How to Counter Zionist Plans to divide Middle East:
The “Bernard Lewis Plan” and an other  Zionist Plan for the establishment of greater Israel by dividing Middle East known as “Oded Yinon Plan” are being implemented. The situation in Libya, Egypt, Syria, Lebanon, Iraq and now Yemen is enough to clarify and doubts.  Formation of “Greater Israel” constitutes the cornerstone of powerful Zionist political parties, as well as within the Israeli military and intelligence establishment. According to the founding father of Zionism Theodore Herzl, “the area of the Jewish State stretches: “From the Brook of Egypt to the Euphrates.”  According to Rabbi Fischmann, “The Promised Land extends from the River of Egypt up to the Euphrates, it includes parts of Syria and Lebanon.”
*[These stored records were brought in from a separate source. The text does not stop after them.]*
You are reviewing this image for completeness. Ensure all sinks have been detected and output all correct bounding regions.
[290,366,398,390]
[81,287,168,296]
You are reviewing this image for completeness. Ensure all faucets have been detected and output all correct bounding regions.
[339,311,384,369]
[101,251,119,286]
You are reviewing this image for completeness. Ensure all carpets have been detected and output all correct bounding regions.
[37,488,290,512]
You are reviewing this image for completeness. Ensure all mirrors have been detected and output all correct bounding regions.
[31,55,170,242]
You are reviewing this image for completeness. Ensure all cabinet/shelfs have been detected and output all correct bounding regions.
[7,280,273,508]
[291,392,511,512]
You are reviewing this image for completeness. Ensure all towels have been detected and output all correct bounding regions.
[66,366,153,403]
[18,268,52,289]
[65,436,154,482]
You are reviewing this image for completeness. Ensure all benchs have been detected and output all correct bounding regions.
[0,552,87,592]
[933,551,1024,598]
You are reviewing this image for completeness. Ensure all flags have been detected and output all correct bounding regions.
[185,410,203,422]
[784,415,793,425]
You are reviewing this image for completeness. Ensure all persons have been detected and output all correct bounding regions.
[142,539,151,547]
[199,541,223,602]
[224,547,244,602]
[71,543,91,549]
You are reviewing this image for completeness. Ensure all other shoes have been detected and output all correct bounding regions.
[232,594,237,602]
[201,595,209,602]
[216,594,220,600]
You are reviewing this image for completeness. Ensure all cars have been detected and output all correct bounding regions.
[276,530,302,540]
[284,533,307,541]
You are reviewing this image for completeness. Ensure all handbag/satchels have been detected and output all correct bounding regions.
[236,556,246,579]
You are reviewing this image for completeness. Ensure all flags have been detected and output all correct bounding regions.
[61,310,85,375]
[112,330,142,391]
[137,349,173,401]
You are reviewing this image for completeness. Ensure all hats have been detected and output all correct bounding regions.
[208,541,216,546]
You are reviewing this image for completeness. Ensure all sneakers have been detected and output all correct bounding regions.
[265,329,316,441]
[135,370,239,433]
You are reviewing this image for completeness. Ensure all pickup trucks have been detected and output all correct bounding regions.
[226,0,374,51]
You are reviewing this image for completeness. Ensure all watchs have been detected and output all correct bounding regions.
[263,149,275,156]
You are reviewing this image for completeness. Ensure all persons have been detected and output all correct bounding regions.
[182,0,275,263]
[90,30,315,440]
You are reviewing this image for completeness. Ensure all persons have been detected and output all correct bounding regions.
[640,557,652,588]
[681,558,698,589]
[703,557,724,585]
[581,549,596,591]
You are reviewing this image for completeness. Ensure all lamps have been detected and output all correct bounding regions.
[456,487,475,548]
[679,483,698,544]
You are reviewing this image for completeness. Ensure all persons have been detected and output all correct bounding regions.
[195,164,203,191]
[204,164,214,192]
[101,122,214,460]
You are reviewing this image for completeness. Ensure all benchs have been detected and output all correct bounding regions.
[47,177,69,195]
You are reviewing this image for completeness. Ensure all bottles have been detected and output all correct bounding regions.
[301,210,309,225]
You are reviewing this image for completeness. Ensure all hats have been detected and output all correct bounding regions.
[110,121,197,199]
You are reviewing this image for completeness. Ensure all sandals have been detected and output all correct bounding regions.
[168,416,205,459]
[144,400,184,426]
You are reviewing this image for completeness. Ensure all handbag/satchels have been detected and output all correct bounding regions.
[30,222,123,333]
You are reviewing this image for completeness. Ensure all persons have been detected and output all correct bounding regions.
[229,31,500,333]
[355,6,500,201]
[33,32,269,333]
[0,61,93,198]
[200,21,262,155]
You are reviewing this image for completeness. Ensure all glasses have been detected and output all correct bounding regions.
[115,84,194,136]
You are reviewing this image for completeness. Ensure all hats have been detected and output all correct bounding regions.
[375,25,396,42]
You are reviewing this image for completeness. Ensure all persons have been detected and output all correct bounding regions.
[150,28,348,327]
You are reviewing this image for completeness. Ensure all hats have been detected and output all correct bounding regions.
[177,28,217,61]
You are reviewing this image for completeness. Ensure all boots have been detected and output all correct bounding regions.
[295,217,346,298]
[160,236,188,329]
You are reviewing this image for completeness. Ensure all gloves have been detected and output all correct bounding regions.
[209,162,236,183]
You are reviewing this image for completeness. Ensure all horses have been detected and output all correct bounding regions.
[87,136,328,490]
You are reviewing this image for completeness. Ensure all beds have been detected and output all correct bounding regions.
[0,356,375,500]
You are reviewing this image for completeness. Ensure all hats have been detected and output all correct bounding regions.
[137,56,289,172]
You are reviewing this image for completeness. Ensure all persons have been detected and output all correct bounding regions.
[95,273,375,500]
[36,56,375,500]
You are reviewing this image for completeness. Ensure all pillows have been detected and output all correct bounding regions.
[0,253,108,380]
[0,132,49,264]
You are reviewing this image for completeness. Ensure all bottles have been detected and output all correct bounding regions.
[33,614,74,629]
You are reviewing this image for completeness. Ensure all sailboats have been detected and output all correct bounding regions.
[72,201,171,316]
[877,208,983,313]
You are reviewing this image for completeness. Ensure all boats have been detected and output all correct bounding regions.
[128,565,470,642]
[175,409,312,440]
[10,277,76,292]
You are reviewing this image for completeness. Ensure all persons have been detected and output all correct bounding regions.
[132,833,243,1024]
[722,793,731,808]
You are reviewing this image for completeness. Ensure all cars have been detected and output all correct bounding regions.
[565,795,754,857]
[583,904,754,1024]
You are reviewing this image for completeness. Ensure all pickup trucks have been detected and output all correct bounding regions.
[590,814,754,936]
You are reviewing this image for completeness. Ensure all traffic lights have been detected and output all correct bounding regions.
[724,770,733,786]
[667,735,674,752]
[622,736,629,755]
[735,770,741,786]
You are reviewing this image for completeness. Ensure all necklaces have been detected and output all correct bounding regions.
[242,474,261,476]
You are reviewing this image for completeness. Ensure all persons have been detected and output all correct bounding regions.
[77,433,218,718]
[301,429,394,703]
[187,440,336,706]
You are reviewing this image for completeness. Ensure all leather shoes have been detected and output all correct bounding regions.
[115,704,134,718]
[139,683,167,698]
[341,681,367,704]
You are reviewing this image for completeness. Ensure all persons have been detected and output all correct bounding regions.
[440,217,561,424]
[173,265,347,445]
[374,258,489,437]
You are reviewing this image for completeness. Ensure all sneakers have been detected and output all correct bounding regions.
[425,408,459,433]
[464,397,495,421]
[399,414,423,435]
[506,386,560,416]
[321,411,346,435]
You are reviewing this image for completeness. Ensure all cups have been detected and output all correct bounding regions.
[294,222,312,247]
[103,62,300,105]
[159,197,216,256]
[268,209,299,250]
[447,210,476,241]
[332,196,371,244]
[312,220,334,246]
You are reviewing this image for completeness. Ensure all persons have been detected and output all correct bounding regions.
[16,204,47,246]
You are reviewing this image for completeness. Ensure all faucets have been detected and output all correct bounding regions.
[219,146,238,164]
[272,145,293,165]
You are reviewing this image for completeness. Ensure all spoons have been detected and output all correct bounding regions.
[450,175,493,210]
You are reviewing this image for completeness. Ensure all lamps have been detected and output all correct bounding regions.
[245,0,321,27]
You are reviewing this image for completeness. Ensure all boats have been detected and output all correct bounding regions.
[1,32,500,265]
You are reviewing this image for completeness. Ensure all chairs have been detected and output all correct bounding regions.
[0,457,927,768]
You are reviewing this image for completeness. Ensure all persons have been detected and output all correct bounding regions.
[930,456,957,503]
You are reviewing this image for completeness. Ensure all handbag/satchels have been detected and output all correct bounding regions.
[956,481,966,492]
When viewed in the current context, the war on Iraq, the 2006 war on Lebanon, the 2011 war on Libya, the ongoing war on Syria, not to mention the process of regime change in Egypt, and developments in Yemen, Bahrain, annexation of Arab areas in West Bank, oppression and isolation of Gaza must be understood in relation to the Zionist Plan for the Middle East. The latter consists in weakening and eventually fracturing neighboring Arab states as part of an Israeli expansionist project.
“Greater Israel” consists in an area extending from the Nile Valley to the Euphrates.
The Zionist project supports the Jewish settlement movement. More broadly it involves a policy of excluding Palestinians from Palestine leading to the eventual annexation of both the West Bank and Gaza to the State of Israel.
Greater Israel would create a number of proxy States. It would include parts of Lebanon, Jordan, Syria, the Sinai, as well as parts of Iraq and Saudi Arabia.
According to Mahdi Darius Nazemroaya in a 2011 Global Research article, The Yinon Plan was a continuation of Britain’s colonial design in the Middle East:
“[The Yinon plan] is an Israeli strategic plan to ensure Israeli regional superiority. It insists and stipulates that Israel must reconfigure its geo-political environment through the balkanization of the surrounding Arab states into smaller and weaker states.
Israeli strategists viewed Iraq as their biggest strategic challenge from an Arab state. This is why Iraq was outlined as the centerpiece to the balkanization of the Middle East and the Arab World. In Iraq, on the basis of the concepts of the Yinon Plan, Israeli strategists have called for the division of Iraq into a Kurdish state and two Arab states, one for Shiite Muslims and the other for Sunni Muslims. The first step towards establishing this was a war between Iraq and Iran, which the Yinon Plan discusses.
The Atlantic, in 2008, and the U.S. military’s Armed Forces Journal, in 2006, both published widely circulated maps that closely followed the outline of the “Yinon Plan”.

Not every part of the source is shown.